***** PROVIDED PASSAGE *****
Reg-lite for small banks, higher capital for big banks: Minn. Fed TBTF plan

WASHINGTON — The Federal Reserve Bank of Minneapolis on Wednesday called for substantially higher capital for the largest banks while small institutions face a simpler, easier regulatory compliance scheme under a final plan designed to keep banks from being "too big to fail."

The final proposal largely mirrors the proposed plan that was published in November 2016. Both plans call for a 23.5% risk-weighted capital requirement for banks with more than $250 billion in assets; a certification process for the largest banks to be declared either capable of failure or subject to even higher capital standards; a 23.5% capital requirement for shadow banks with more than $50 billion in assets; and far fewer regulations on community banks.

Minneapolis Fed President Neel Kashkari said now is the time to pursue the goal of strengthening the banking system and preventing a downturn from having the same devastating effect as the 2008 financial crisis.

“With today’s strong economy, now is the perfect time to act to strengthen our financial system,” Kashkari said. “We must not wait, and we must not go backwards. If we wait until the next crisis to implement these reforms, it will be too late.”
***** STORED DATA *****
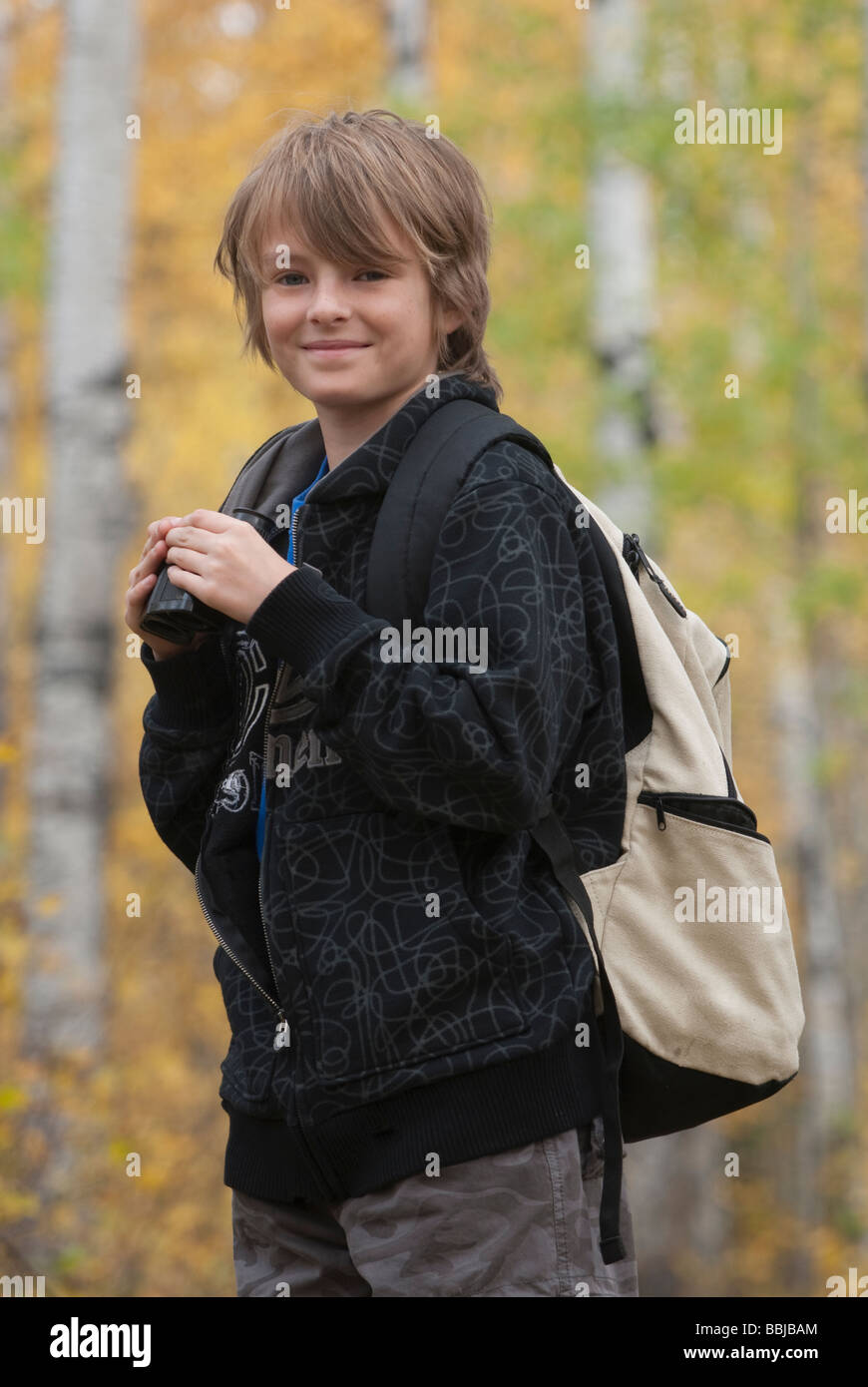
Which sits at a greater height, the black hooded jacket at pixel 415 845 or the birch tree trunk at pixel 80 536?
the birch tree trunk at pixel 80 536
*****
> _PROBLEM DETAILS_
Transcribe the stretch of the article on the Minneapolis Fed plan from "Reg-lite for small" through "on community banks.". The listing that comes next is unrelated material, separate from the article.

> _COMPLETE OUTPUT_
Reg-lite for small banks, higher capital for big banks: Minn. Fed TBTF plan

WASHINGTON — The Federal Reserve Bank of Minneapolis on Wednesday called for substantially higher capital for the largest banks while small institutions face a simpler, easier regulatory compliance scheme under a final plan designed to keep banks from being "too big to fail."

The final proposal largely mirrors the proposed plan that was published in November 2016. Both plans call for a 23.5% risk-weighted capital requirement for banks with more than $250 billion in assets; a certification process for the largest banks to be declared either capable of failure or subject to even higher capital standards; a 23.5% capital requirement for shadow banks with more than $50 billion in assets; and far fewer regulations on community banks.